Excerpt to read:
____________________

And it’s bigger than layoffs.
The AI Takeover (That Isn’t a Takeover)
McKinsey didn’t say, “We replaced 750 humans with robots who now enjoy coffee breaks and annual reviews.” They said AI tools saved 1.5 million hours.
That’s a productivity story.
Consulting firms have been here before. Spreadsheets once terrified accountants. Cloud collaboration spooked project managers. Automation software made interns question their Excel wizardry.
Each wave eliminated manual effort. None eliminated the profession.
AI is simply the next — and louder — tool in that progression.
Calling AI “25,000 employees” is clever branding. It sounds dramatic. It trends nicely. But it reflects usage scale, not a robot uprising in tailored suits.
The Pyramid Problem
Consulting runs on a pyramid.
Lots of junior analysts. Fewer managers. A small, polished layer of partners at the top.
Traditionally, the base does the heavy lifting:
Research
Data cleaning
Model building
Slide formatting at 1:43 a.m.
AI has looked at that list and politely said, “I can do that in six minutes.”
That doesn’t eliminate consulting. It compresses the bottom of the pyramid.
And here’s where it gets interesting.

____________________

Data extract:
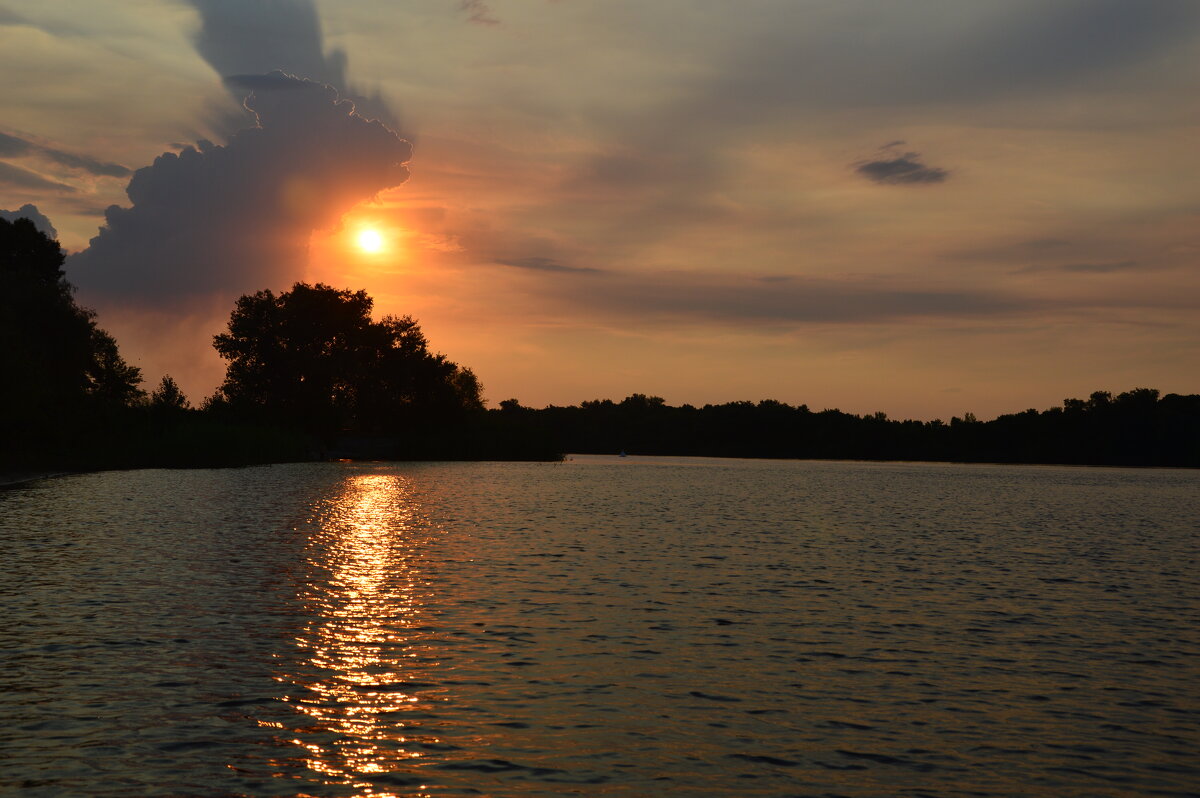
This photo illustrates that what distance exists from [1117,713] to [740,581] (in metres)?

____________________

Directions:
[1] In the article on AI in consulting, how many hours does McKinsey say AI tools saved?
[2] Continue the article on AI in consulting from its last line, keeping its tone and short-paragraph style.
The listing is separate material, unrelated to the article on AI in consulting.

The responses:
[1] 1.5 million hours.

[2]
When the mechanical work shrinks, so does the training ground. Junior consultants historically earned judgment by grinding through repetition. If AI handles 60% of that repetition, firms must rethink how they manufacture experience.
You can’t fast-track wisdom with a plugin.
Tasks vs. Jobs (Or: Who Gets Blamed?)
AI is excellent at:
Drafting memos
Summarising research
Structuring analysis
Finding patterns
AI is terrible at:
Navigating executive egos
Making judgment calls when data conflicts
Handling client politics
Taking responsibility when a strategy fails
When a transformation collapses, nobody calls the algorithm into a board meeting.
They call the partner.
Consulting firms aren’t paid for slides. They’re paid for judgment, speed, and — most importantly — accountability.
And accountability is still stubbornly human.
Will the Billing Model Explode?
Some argue: if AI does 60% of the work, clients won’t pay 100% of the fee.
Possibly. Margins may tighten. Junior hiring may shrink.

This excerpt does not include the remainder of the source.